Saturday, July 27, 2013

Have The Tories Won The Argument In UK Politics?

As UK Parliament goes on summer recess, the Conservatives party seems to have gone with the last laugh. In fact, for a party that has gone through some turbulent period recently, including the internal fracas about the Same-sex Marriage Bill, now a full legislation, you cant but marvel at the turn of events.

Aside from not having any particular Conservatives Member of Parliament (MP) at the moment who is ready to challenge David Cameron's leadership openly and formally, the low was reached when many sidekicks were
touted as possible replacement for him. Some of those being cheered to the beheading podium atimes seemed to corroborate the suspicion but never actually made any direct claim to the ambition. Wisdom.

In that milieu, the other parties, Labour and Liberal Democrats (LibDems) flexed muscles albeit from different angles. also the toothless UKIP, like the sleeping Loch Ness-monster, reared its head and basked in the resulting stunted glory for the few weeks... but that is another story altogether.

For Labour, not only was the economy her main focus of attack, some of its MPs even went as foolishly far as attacking the govt's effort to institute equal marriage; something I particularly found distasteful coming from Labour that should be a champion of it. However, I take that attack as Labour's own guilty conscience for failing to have done it after the Civil Partnership legislation. Nevertheless, many astute Labour MPs like Diane Abbott, Chris Bryant and many other amazing ones made immeasurable contribution with speeches that were outstanding, inspiring and assuring to support that bill as well as voted for it putting partisan politics aside.

On the economic front, the Labour party is losing the argument, not because the economy is improving as recent data tend to reveal. But it is losing the ground because Labour has not come up with any concrete policy framework through which it could or can improve things. In fact, as Labour joined in attacking changes to State Welfare and benefits, it never actually proffered a solution on how else to rein in the poor system as everyone seems to agree. That was and still remains reckless and makes one fear that the Tories could win the next election if called now or another hung parliament would result. Of course, Labour would probably win back in seats like Brighton where the Green party has tasted power and showed a very weak outing in running just a Council.

For the LibDems, one can no more say if they have any ambition let alone a policy for one. Of course, they did have a manifesto and would soon be writing another but their zeal are so obscure that barely do you hear anyone talk about it. This is not made easy by the LibDems in govt acting as a protest party which means that it does not table proposals based on their own principle but spend all their time trying to hinder their Conservatives' partner from being outright destructive. Good work but the LibDems need more pragmatism and proactive approach than the reactive and short term shining.

++++++++++

▸ Apply what you read
(A) Which two Labour MPs does the post on UK politics name as giving outstanding speeches for the marriage bill?
(B) Rewrite the part of the post on UK politics that begins at the words "Aside from not" and stops after "the ambition. Wisdom.", replacing "replacement" with "successor".

▸ Record set
++++++++++

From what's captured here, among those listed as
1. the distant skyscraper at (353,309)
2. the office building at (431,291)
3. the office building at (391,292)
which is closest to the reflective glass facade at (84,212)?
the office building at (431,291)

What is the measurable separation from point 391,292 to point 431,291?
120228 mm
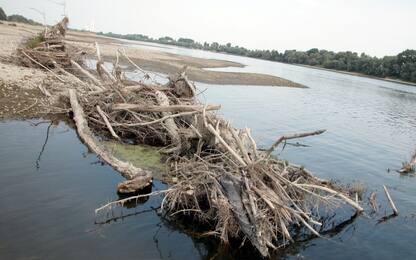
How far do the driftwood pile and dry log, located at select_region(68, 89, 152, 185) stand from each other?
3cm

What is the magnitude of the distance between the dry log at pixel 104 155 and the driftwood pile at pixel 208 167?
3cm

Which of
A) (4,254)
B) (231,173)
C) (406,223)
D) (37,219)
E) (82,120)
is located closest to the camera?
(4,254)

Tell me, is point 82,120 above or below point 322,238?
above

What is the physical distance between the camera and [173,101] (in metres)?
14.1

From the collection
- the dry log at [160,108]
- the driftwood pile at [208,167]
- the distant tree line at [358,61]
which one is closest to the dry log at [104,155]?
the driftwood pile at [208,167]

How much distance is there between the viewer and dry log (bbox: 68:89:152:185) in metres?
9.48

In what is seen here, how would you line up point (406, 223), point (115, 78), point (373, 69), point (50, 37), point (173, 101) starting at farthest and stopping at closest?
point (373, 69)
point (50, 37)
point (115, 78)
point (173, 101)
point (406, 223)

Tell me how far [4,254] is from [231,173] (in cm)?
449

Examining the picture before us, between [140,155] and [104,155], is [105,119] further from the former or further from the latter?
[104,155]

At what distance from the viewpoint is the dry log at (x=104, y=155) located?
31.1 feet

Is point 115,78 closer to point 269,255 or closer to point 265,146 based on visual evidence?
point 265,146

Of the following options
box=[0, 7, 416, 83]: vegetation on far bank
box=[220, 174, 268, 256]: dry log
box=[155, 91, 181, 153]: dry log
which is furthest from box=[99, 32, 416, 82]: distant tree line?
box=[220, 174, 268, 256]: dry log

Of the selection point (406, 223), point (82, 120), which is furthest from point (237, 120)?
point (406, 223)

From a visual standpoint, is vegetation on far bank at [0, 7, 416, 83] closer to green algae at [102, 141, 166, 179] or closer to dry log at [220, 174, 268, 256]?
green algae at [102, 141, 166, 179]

++++++++++

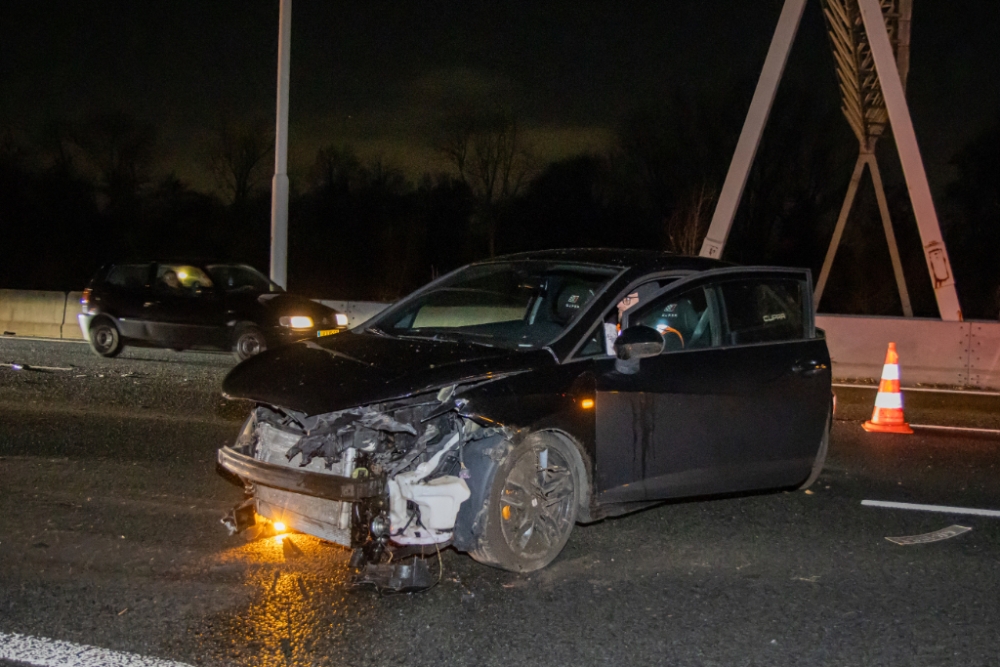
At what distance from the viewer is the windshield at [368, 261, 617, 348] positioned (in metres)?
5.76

++++++++++

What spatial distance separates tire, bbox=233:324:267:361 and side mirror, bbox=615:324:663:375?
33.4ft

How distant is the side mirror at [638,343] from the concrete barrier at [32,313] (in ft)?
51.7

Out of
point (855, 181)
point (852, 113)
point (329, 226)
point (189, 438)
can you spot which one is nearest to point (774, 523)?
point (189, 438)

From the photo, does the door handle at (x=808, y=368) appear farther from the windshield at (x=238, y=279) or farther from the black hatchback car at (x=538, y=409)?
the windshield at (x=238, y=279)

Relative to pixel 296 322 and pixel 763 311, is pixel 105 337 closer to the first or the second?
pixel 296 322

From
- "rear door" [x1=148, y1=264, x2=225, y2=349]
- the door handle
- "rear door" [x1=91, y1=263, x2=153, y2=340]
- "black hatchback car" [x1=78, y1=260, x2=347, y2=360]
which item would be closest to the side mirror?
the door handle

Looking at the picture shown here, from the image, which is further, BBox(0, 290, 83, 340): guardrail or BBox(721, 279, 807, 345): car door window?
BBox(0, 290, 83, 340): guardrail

++++++++++

▸ Solutions to the exercise
(A) Diane Abbott and Chris Bryant.

(B)
Aside from not having any particular Conservatives Member of Parliament (MP) at the moment who is ready to challenge David Cameron's leadership openly and formally, the low was reached when many sidekicks were
touted as possible successor for him. Some of those being cheered to the beheading podium atimes seemed to corroborate the suspicion but never actually made any direct claim to the ambition. Wisdom.